If your familiar with the writer, I'm sure your thinking that that comment is quite an understatement. If you have no idea who I'm talking about then I encourage you to go pick up this book, it will be a great introduction to a writer and thinker that has influenced countless with his works. But as I was saying, C.S. Lewis was on to something. The man who dreamed in lions, witches, and wardrobes, had a way about his writing that expressed the deepest of human thoughts and ideas in the most simple terms and phrases. Since reading Mere Christianity during my sophomore year in college, I've been fascinated by the writer. In fact, several years ago I picked up A Year with C.S. Lewis, a devotional journal with exerts from Lewis' works, and I was reading it the other day. The exert was from The Problem of Pain, a book which I am familiar with but have not read. In this particular passage, Lewis references a verse in Hebrews 2, which after looking up the reference caught my attention:
"For it was fitting for Him, for whom are all things and by whom are all things, in bringing many sons to glory, to make the captain of their salvation perfect through sufferings." - Hebrews 2:10 NKJV
I have never served in the military, but I have played enough sports to know what the role of someone with the title captain. Ultimately, they're a leader with followers. They provide help and direction for their followers, often serving with or even along side them, and most often bear the brunt of responsibility for any given situation. The author of Hebrews is talking here about Jesus Christ, saying that God the Father, allowed and made God the Son, Jesus, to be the captain of salvation through suffering, that is Christ's torture and then death on the cross. Other translations of the Bible use the phrase "author of salvation," or even the word "pioneer." But at that moment in my living room, the idea of Jesus as the captain of our salvation through pain struck the right cord with me.

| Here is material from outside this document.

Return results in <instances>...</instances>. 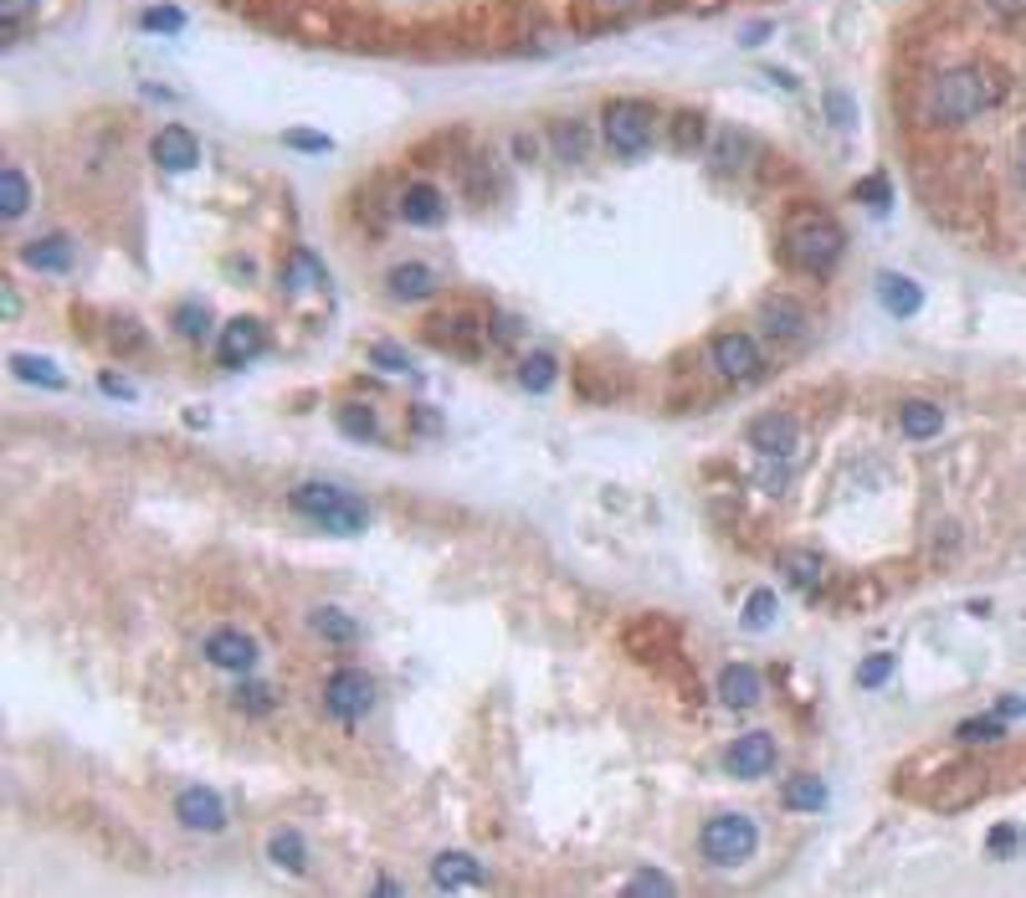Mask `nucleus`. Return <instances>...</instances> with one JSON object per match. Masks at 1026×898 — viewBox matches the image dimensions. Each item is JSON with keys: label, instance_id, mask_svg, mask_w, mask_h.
Wrapping results in <instances>:
<instances>
[{"label": "nucleus", "instance_id": "nucleus-16", "mask_svg": "<svg viewBox=\"0 0 1026 898\" xmlns=\"http://www.w3.org/2000/svg\"><path fill=\"white\" fill-rule=\"evenodd\" d=\"M396 206H400V221H411V227H437L447 216V201H441L437 186H406Z\"/></svg>", "mask_w": 1026, "mask_h": 898}, {"label": "nucleus", "instance_id": "nucleus-49", "mask_svg": "<svg viewBox=\"0 0 1026 898\" xmlns=\"http://www.w3.org/2000/svg\"><path fill=\"white\" fill-rule=\"evenodd\" d=\"M1016 180H1022V190H1026V149H1022V160H1016Z\"/></svg>", "mask_w": 1026, "mask_h": 898}, {"label": "nucleus", "instance_id": "nucleus-1", "mask_svg": "<svg viewBox=\"0 0 1026 898\" xmlns=\"http://www.w3.org/2000/svg\"><path fill=\"white\" fill-rule=\"evenodd\" d=\"M996 98H1000V82L990 78L986 68H949L929 82L924 113H929L934 123H965V119H975V113H986Z\"/></svg>", "mask_w": 1026, "mask_h": 898}, {"label": "nucleus", "instance_id": "nucleus-32", "mask_svg": "<svg viewBox=\"0 0 1026 898\" xmlns=\"http://www.w3.org/2000/svg\"><path fill=\"white\" fill-rule=\"evenodd\" d=\"M1006 735V714H990V719H965L960 725V739L965 745H990V739Z\"/></svg>", "mask_w": 1026, "mask_h": 898}, {"label": "nucleus", "instance_id": "nucleus-35", "mask_svg": "<svg viewBox=\"0 0 1026 898\" xmlns=\"http://www.w3.org/2000/svg\"><path fill=\"white\" fill-rule=\"evenodd\" d=\"M888 672H894V657L878 652V657H867L863 668H857V684H863V688H883V684H888Z\"/></svg>", "mask_w": 1026, "mask_h": 898}, {"label": "nucleus", "instance_id": "nucleus-14", "mask_svg": "<svg viewBox=\"0 0 1026 898\" xmlns=\"http://www.w3.org/2000/svg\"><path fill=\"white\" fill-rule=\"evenodd\" d=\"M431 884H437L441 894H457V888H478V884H482V862L472 858V852H441V858L431 862Z\"/></svg>", "mask_w": 1026, "mask_h": 898}, {"label": "nucleus", "instance_id": "nucleus-40", "mask_svg": "<svg viewBox=\"0 0 1026 898\" xmlns=\"http://www.w3.org/2000/svg\"><path fill=\"white\" fill-rule=\"evenodd\" d=\"M288 144L293 149H308V154H329V134H308V129H293V134H288Z\"/></svg>", "mask_w": 1026, "mask_h": 898}, {"label": "nucleus", "instance_id": "nucleus-43", "mask_svg": "<svg viewBox=\"0 0 1026 898\" xmlns=\"http://www.w3.org/2000/svg\"><path fill=\"white\" fill-rule=\"evenodd\" d=\"M857 201H873L883 211V206H888V186H883V180H863V186H857Z\"/></svg>", "mask_w": 1026, "mask_h": 898}, {"label": "nucleus", "instance_id": "nucleus-12", "mask_svg": "<svg viewBox=\"0 0 1026 898\" xmlns=\"http://www.w3.org/2000/svg\"><path fill=\"white\" fill-rule=\"evenodd\" d=\"M262 345H267V335H262V323L257 319H231L227 329H221V345H216V355H221V365H247V360H257L262 355Z\"/></svg>", "mask_w": 1026, "mask_h": 898}, {"label": "nucleus", "instance_id": "nucleus-9", "mask_svg": "<svg viewBox=\"0 0 1026 898\" xmlns=\"http://www.w3.org/2000/svg\"><path fill=\"white\" fill-rule=\"evenodd\" d=\"M714 370L719 376H729V380H755L760 376V345L749 335H719L714 339Z\"/></svg>", "mask_w": 1026, "mask_h": 898}, {"label": "nucleus", "instance_id": "nucleus-48", "mask_svg": "<svg viewBox=\"0 0 1026 898\" xmlns=\"http://www.w3.org/2000/svg\"><path fill=\"white\" fill-rule=\"evenodd\" d=\"M0 309H6V319H16V309H21V303H16V293H11V288L0 293Z\"/></svg>", "mask_w": 1026, "mask_h": 898}, {"label": "nucleus", "instance_id": "nucleus-24", "mask_svg": "<svg viewBox=\"0 0 1026 898\" xmlns=\"http://www.w3.org/2000/svg\"><path fill=\"white\" fill-rule=\"evenodd\" d=\"M780 565H786V576L796 580V586H806V590H816L821 580H827V560L811 555V550H786L780 555Z\"/></svg>", "mask_w": 1026, "mask_h": 898}, {"label": "nucleus", "instance_id": "nucleus-15", "mask_svg": "<svg viewBox=\"0 0 1026 898\" xmlns=\"http://www.w3.org/2000/svg\"><path fill=\"white\" fill-rule=\"evenodd\" d=\"M760 694H765V684H760V672L749 668V662H729V668L719 672V698L729 704V709H755Z\"/></svg>", "mask_w": 1026, "mask_h": 898}, {"label": "nucleus", "instance_id": "nucleus-26", "mask_svg": "<svg viewBox=\"0 0 1026 898\" xmlns=\"http://www.w3.org/2000/svg\"><path fill=\"white\" fill-rule=\"evenodd\" d=\"M308 621H313V631H319V637H329V642H339V647H349L355 637H360V627H355V621H349L339 606H319Z\"/></svg>", "mask_w": 1026, "mask_h": 898}, {"label": "nucleus", "instance_id": "nucleus-47", "mask_svg": "<svg viewBox=\"0 0 1026 898\" xmlns=\"http://www.w3.org/2000/svg\"><path fill=\"white\" fill-rule=\"evenodd\" d=\"M103 390H108V396H123V401L133 396V386H129V380H119V376H103Z\"/></svg>", "mask_w": 1026, "mask_h": 898}, {"label": "nucleus", "instance_id": "nucleus-8", "mask_svg": "<svg viewBox=\"0 0 1026 898\" xmlns=\"http://www.w3.org/2000/svg\"><path fill=\"white\" fill-rule=\"evenodd\" d=\"M206 662L221 672H252L257 668V642L237 627H221L206 637Z\"/></svg>", "mask_w": 1026, "mask_h": 898}, {"label": "nucleus", "instance_id": "nucleus-13", "mask_svg": "<svg viewBox=\"0 0 1026 898\" xmlns=\"http://www.w3.org/2000/svg\"><path fill=\"white\" fill-rule=\"evenodd\" d=\"M155 164H165V170H175V174L196 170L200 164L196 134H190V129H160V134H155Z\"/></svg>", "mask_w": 1026, "mask_h": 898}, {"label": "nucleus", "instance_id": "nucleus-10", "mask_svg": "<svg viewBox=\"0 0 1026 898\" xmlns=\"http://www.w3.org/2000/svg\"><path fill=\"white\" fill-rule=\"evenodd\" d=\"M175 817L186 821L190 831H221L227 827V801L206 786H186V791L175 796Z\"/></svg>", "mask_w": 1026, "mask_h": 898}, {"label": "nucleus", "instance_id": "nucleus-41", "mask_svg": "<svg viewBox=\"0 0 1026 898\" xmlns=\"http://www.w3.org/2000/svg\"><path fill=\"white\" fill-rule=\"evenodd\" d=\"M31 6H37V0H0V27L16 31V27H21V16H27Z\"/></svg>", "mask_w": 1026, "mask_h": 898}, {"label": "nucleus", "instance_id": "nucleus-33", "mask_svg": "<svg viewBox=\"0 0 1026 898\" xmlns=\"http://www.w3.org/2000/svg\"><path fill=\"white\" fill-rule=\"evenodd\" d=\"M370 365H380L390 376H411V355L396 345H370Z\"/></svg>", "mask_w": 1026, "mask_h": 898}, {"label": "nucleus", "instance_id": "nucleus-45", "mask_svg": "<svg viewBox=\"0 0 1026 898\" xmlns=\"http://www.w3.org/2000/svg\"><path fill=\"white\" fill-rule=\"evenodd\" d=\"M1016 837H1022V831H1016V827H1000L996 837H990V852H1012V847H1016Z\"/></svg>", "mask_w": 1026, "mask_h": 898}, {"label": "nucleus", "instance_id": "nucleus-27", "mask_svg": "<svg viewBox=\"0 0 1026 898\" xmlns=\"http://www.w3.org/2000/svg\"><path fill=\"white\" fill-rule=\"evenodd\" d=\"M749 134H739V129H724L719 134V144H714V164H719L724 174H734V170H745V154H749Z\"/></svg>", "mask_w": 1026, "mask_h": 898}, {"label": "nucleus", "instance_id": "nucleus-20", "mask_svg": "<svg viewBox=\"0 0 1026 898\" xmlns=\"http://www.w3.org/2000/svg\"><path fill=\"white\" fill-rule=\"evenodd\" d=\"M390 293L396 298H431L437 293V272L427 268V262H400V268H390Z\"/></svg>", "mask_w": 1026, "mask_h": 898}, {"label": "nucleus", "instance_id": "nucleus-22", "mask_svg": "<svg viewBox=\"0 0 1026 898\" xmlns=\"http://www.w3.org/2000/svg\"><path fill=\"white\" fill-rule=\"evenodd\" d=\"M780 801L790 806V811H821L827 806V780L816 776H790L786 791H780Z\"/></svg>", "mask_w": 1026, "mask_h": 898}, {"label": "nucleus", "instance_id": "nucleus-19", "mask_svg": "<svg viewBox=\"0 0 1026 898\" xmlns=\"http://www.w3.org/2000/svg\"><path fill=\"white\" fill-rule=\"evenodd\" d=\"M21 262L37 272H67L72 268V247H67V237H37V242L21 247Z\"/></svg>", "mask_w": 1026, "mask_h": 898}, {"label": "nucleus", "instance_id": "nucleus-25", "mask_svg": "<svg viewBox=\"0 0 1026 898\" xmlns=\"http://www.w3.org/2000/svg\"><path fill=\"white\" fill-rule=\"evenodd\" d=\"M27 206H31L27 174L16 170V164H6L0 170V211H6V221H16V216H27Z\"/></svg>", "mask_w": 1026, "mask_h": 898}, {"label": "nucleus", "instance_id": "nucleus-29", "mask_svg": "<svg viewBox=\"0 0 1026 898\" xmlns=\"http://www.w3.org/2000/svg\"><path fill=\"white\" fill-rule=\"evenodd\" d=\"M555 376H560L555 355H529V360L519 365V386L524 390H549V386H555Z\"/></svg>", "mask_w": 1026, "mask_h": 898}, {"label": "nucleus", "instance_id": "nucleus-39", "mask_svg": "<svg viewBox=\"0 0 1026 898\" xmlns=\"http://www.w3.org/2000/svg\"><path fill=\"white\" fill-rule=\"evenodd\" d=\"M627 888L631 894H673V878H663V872H637Z\"/></svg>", "mask_w": 1026, "mask_h": 898}, {"label": "nucleus", "instance_id": "nucleus-31", "mask_svg": "<svg viewBox=\"0 0 1026 898\" xmlns=\"http://www.w3.org/2000/svg\"><path fill=\"white\" fill-rule=\"evenodd\" d=\"M339 431L355 437V442H370L375 437V411L370 406H345V411H339Z\"/></svg>", "mask_w": 1026, "mask_h": 898}, {"label": "nucleus", "instance_id": "nucleus-23", "mask_svg": "<svg viewBox=\"0 0 1026 898\" xmlns=\"http://www.w3.org/2000/svg\"><path fill=\"white\" fill-rule=\"evenodd\" d=\"M760 319H765V329H770L775 339L786 335V339H796L800 329H806V313H800V303H790V298H770L760 309Z\"/></svg>", "mask_w": 1026, "mask_h": 898}, {"label": "nucleus", "instance_id": "nucleus-3", "mask_svg": "<svg viewBox=\"0 0 1026 898\" xmlns=\"http://www.w3.org/2000/svg\"><path fill=\"white\" fill-rule=\"evenodd\" d=\"M293 509L303 513L308 523H319L323 535H360L365 523H370V513H365L360 498L345 493V488H333V483L293 488Z\"/></svg>", "mask_w": 1026, "mask_h": 898}, {"label": "nucleus", "instance_id": "nucleus-44", "mask_svg": "<svg viewBox=\"0 0 1026 898\" xmlns=\"http://www.w3.org/2000/svg\"><path fill=\"white\" fill-rule=\"evenodd\" d=\"M200 323H206V309H180V329H186V335H206Z\"/></svg>", "mask_w": 1026, "mask_h": 898}, {"label": "nucleus", "instance_id": "nucleus-46", "mask_svg": "<svg viewBox=\"0 0 1026 898\" xmlns=\"http://www.w3.org/2000/svg\"><path fill=\"white\" fill-rule=\"evenodd\" d=\"M827 103H831V113H837V123H853V103H847L841 93H831Z\"/></svg>", "mask_w": 1026, "mask_h": 898}, {"label": "nucleus", "instance_id": "nucleus-6", "mask_svg": "<svg viewBox=\"0 0 1026 898\" xmlns=\"http://www.w3.org/2000/svg\"><path fill=\"white\" fill-rule=\"evenodd\" d=\"M323 709H329L333 719H345V725L365 719V714L375 709V684H370V672L339 668L329 684H323Z\"/></svg>", "mask_w": 1026, "mask_h": 898}, {"label": "nucleus", "instance_id": "nucleus-4", "mask_svg": "<svg viewBox=\"0 0 1026 898\" xmlns=\"http://www.w3.org/2000/svg\"><path fill=\"white\" fill-rule=\"evenodd\" d=\"M755 842H760V831H755V821H749V817H739V811H724V817H714L704 827V837H698L704 858L719 862V868L745 862L749 852H755Z\"/></svg>", "mask_w": 1026, "mask_h": 898}, {"label": "nucleus", "instance_id": "nucleus-28", "mask_svg": "<svg viewBox=\"0 0 1026 898\" xmlns=\"http://www.w3.org/2000/svg\"><path fill=\"white\" fill-rule=\"evenodd\" d=\"M11 370L21 380H27V386H62V370H57L52 360H41V355H11Z\"/></svg>", "mask_w": 1026, "mask_h": 898}, {"label": "nucleus", "instance_id": "nucleus-42", "mask_svg": "<svg viewBox=\"0 0 1026 898\" xmlns=\"http://www.w3.org/2000/svg\"><path fill=\"white\" fill-rule=\"evenodd\" d=\"M986 11L996 16V21H1022V16H1026V0H986Z\"/></svg>", "mask_w": 1026, "mask_h": 898}, {"label": "nucleus", "instance_id": "nucleus-17", "mask_svg": "<svg viewBox=\"0 0 1026 898\" xmlns=\"http://www.w3.org/2000/svg\"><path fill=\"white\" fill-rule=\"evenodd\" d=\"M878 298H883V309L894 313V319H908V313H919V303H924L919 282H914V278H898V272H883V278H878Z\"/></svg>", "mask_w": 1026, "mask_h": 898}, {"label": "nucleus", "instance_id": "nucleus-2", "mask_svg": "<svg viewBox=\"0 0 1026 898\" xmlns=\"http://www.w3.org/2000/svg\"><path fill=\"white\" fill-rule=\"evenodd\" d=\"M841 247H847V237H841V227L827 211L800 206V211L786 216V257L800 272H816V278L831 272L841 262Z\"/></svg>", "mask_w": 1026, "mask_h": 898}, {"label": "nucleus", "instance_id": "nucleus-36", "mask_svg": "<svg viewBox=\"0 0 1026 898\" xmlns=\"http://www.w3.org/2000/svg\"><path fill=\"white\" fill-rule=\"evenodd\" d=\"M745 621H749V627H755V631H760V627H770V621H775V596H770V590H755V596H749V606H745Z\"/></svg>", "mask_w": 1026, "mask_h": 898}, {"label": "nucleus", "instance_id": "nucleus-11", "mask_svg": "<svg viewBox=\"0 0 1026 898\" xmlns=\"http://www.w3.org/2000/svg\"><path fill=\"white\" fill-rule=\"evenodd\" d=\"M770 765H775L770 735H739V739L729 745V755H724V770H729V776H739V780L765 776Z\"/></svg>", "mask_w": 1026, "mask_h": 898}, {"label": "nucleus", "instance_id": "nucleus-21", "mask_svg": "<svg viewBox=\"0 0 1026 898\" xmlns=\"http://www.w3.org/2000/svg\"><path fill=\"white\" fill-rule=\"evenodd\" d=\"M267 858L278 862V868H288V872H303V868H308V842H303V831H293V827L272 831V837H267Z\"/></svg>", "mask_w": 1026, "mask_h": 898}, {"label": "nucleus", "instance_id": "nucleus-5", "mask_svg": "<svg viewBox=\"0 0 1026 898\" xmlns=\"http://www.w3.org/2000/svg\"><path fill=\"white\" fill-rule=\"evenodd\" d=\"M653 134H657V113L647 103L621 98V103L606 108V144L616 154H641V149L653 144Z\"/></svg>", "mask_w": 1026, "mask_h": 898}, {"label": "nucleus", "instance_id": "nucleus-37", "mask_svg": "<svg viewBox=\"0 0 1026 898\" xmlns=\"http://www.w3.org/2000/svg\"><path fill=\"white\" fill-rule=\"evenodd\" d=\"M704 139V119L698 113H678V129H673V144L678 149H694Z\"/></svg>", "mask_w": 1026, "mask_h": 898}, {"label": "nucleus", "instance_id": "nucleus-18", "mask_svg": "<svg viewBox=\"0 0 1026 898\" xmlns=\"http://www.w3.org/2000/svg\"><path fill=\"white\" fill-rule=\"evenodd\" d=\"M898 427H904V437H914V442H929V437L945 431V411L934 401H904L898 406Z\"/></svg>", "mask_w": 1026, "mask_h": 898}, {"label": "nucleus", "instance_id": "nucleus-34", "mask_svg": "<svg viewBox=\"0 0 1026 898\" xmlns=\"http://www.w3.org/2000/svg\"><path fill=\"white\" fill-rule=\"evenodd\" d=\"M139 27L145 31H180L186 27V11H175V6H155V11L139 16Z\"/></svg>", "mask_w": 1026, "mask_h": 898}, {"label": "nucleus", "instance_id": "nucleus-30", "mask_svg": "<svg viewBox=\"0 0 1026 898\" xmlns=\"http://www.w3.org/2000/svg\"><path fill=\"white\" fill-rule=\"evenodd\" d=\"M555 149H560L565 160H586V149H590V134L580 129V123H555Z\"/></svg>", "mask_w": 1026, "mask_h": 898}, {"label": "nucleus", "instance_id": "nucleus-38", "mask_svg": "<svg viewBox=\"0 0 1026 898\" xmlns=\"http://www.w3.org/2000/svg\"><path fill=\"white\" fill-rule=\"evenodd\" d=\"M237 709H252V714H267L272 709V694L262 684H241L237 688Z\"/></svg>", "mask_w": 1026, "mask_h": 898}, {"label": "nucleus", "instance_id": "nucleus-7", "mask_svg": "<svg viewBox=\"0 0 1026 898\" xmlns=\"http://www.w3.org/2000/svg\"><path fill=\"white\" fill-rule=\"evenodd\" d=\"M796 442H800L796 416L765 411V416H755V421H749V447H755L760 457H790V452H796Z\"/></svg>", "mask_w": 1026, "mask_h": 898}]
</instances>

A few weeks ago my cousin's husband was murdered. Our whole family is still trying to wrap our minds around the senselessness of such a violent act. We've dealt with our share of death and pain, but nothing like this. My cousin's husband was about the nicest guy you could ever expect to meet. Honestly, if the guy had ever known how to be selfish, he'd forgotten how long before I'd met him. He was a welcome addition to the family, and to me and my siblings, he was more like a brother-in-law, than just a guy who married our cousin. He was a Christian which means he is in Heaven, and that seems like the only thing that in this whole situation that makes any sense at all. It has been a painful thing.
But in the midst of me crying out to the Lord, looking for answers for all this heartache and suffering that my family was dealing with, the Lord reminded me that the Father knew what it was like to loose His Son, a pain and sorrow that I imagine was infinitely greater than my own. And in my own sadness, that thought brought me great comfort, knowing that the Lord was hurting about this too. What God made His Son go through for us, is nothing less than amazing, and the thought that in a redemptive act, Jesus became the author and captain of salvation through such pain, is no less astounding. But even as I mourn in the loss of a loved one, I am encouraged knowing that the Lord is not indifferent to such pain, and I believe hurts along side us even as He leads us.